The largest drawback when replacing fixtures with factories is the additional performance overhead when initializing your test state. This is due to the fact that factories utilize the full ActiveRecord lifecycle (initialize object, validate, save to database) compared to fixtures which are a glorified database bulk import which bypass object creation/validation.

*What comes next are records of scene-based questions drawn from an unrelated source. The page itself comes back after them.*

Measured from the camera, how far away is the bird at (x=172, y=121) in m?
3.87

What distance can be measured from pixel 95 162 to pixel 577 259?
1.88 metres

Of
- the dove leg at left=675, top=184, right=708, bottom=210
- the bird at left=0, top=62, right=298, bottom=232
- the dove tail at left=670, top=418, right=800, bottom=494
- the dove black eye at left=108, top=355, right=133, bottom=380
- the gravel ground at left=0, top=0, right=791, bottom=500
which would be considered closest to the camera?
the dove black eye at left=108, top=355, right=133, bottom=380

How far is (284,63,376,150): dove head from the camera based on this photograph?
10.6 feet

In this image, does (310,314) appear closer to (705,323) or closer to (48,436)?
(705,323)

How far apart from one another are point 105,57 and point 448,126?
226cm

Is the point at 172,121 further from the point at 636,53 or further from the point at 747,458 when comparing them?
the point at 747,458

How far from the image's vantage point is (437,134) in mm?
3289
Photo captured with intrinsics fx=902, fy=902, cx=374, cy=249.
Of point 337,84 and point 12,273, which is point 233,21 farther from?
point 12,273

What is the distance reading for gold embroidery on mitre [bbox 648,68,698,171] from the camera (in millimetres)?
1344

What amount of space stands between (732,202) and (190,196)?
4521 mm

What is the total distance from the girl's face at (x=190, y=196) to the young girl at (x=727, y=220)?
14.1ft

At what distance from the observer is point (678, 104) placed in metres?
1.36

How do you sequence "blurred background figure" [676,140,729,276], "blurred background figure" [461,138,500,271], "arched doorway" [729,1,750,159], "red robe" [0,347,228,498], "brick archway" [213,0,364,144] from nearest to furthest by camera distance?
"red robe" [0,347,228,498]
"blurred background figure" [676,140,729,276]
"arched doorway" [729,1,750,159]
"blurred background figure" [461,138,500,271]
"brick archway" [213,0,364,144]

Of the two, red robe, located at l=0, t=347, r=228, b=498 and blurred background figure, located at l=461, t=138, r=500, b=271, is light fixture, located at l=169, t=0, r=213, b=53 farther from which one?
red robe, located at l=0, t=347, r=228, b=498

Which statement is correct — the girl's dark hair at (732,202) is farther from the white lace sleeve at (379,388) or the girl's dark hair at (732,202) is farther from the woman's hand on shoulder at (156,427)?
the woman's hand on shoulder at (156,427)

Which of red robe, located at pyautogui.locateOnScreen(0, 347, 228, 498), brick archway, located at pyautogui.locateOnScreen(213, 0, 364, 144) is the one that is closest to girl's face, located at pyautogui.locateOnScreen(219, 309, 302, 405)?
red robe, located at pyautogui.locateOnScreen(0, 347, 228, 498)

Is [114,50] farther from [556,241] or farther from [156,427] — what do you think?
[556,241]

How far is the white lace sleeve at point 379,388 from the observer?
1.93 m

Take this example ActiveRecord model and testcase (using FactoryGirl factories):
class Foo
after_create :do_something_expensive
end
def test_new_instance_has_bar
foo = Factory.create :foo
assert foo.bar?
end
This is a classic example where using factories will be much slower than fixtures. It may not seem like a big deal, but it becomes a real issue when you have a sizable application testsuite, and I’m a firm believer that if a testsuite isn’t fast, it doesn’t get run.
Sending email with after_save callback is another great usecase. How can we get the benefits of factories without the additional overhead? Can we have our cake and eat it too?
Since 99% of our testcases rely on the basic factory instance and are not dependent upon the expensive callback being fired, it would be ideal to skip the expensive callback for most of your testcases and only fire it for testscases that are explicitly asserting it’s behavior.
The newly released callback_skipper gem fulfills this exact usecase. The goal is to make it trivial to skip a particular model callback for a specific instance. This is a homerun for test factories to setup a default factory which skip non-critical callbacks and still have the flexibility to create a factory that _does_fire the slow-ass callbacks for specific tests.
# spec/factories/foo_factory.rb
Factory.define :foo do |f|
f.after_build do |o|
o.skip_callback :save, :after, :do_something_expensive
end
end
Factory.define :foo_with_expensive_callback, :class => 'Foo' do |f|
end
Oh yes, we can have our cake and eat it too…
The callback_skipper gem is equivalent to the core ActiveRecord.skip_callback method with the added benefit of only skipping the callback for a specific instance instead of globally for all invocations.
As always, the gem is 100% opensource and suggestions are welcome!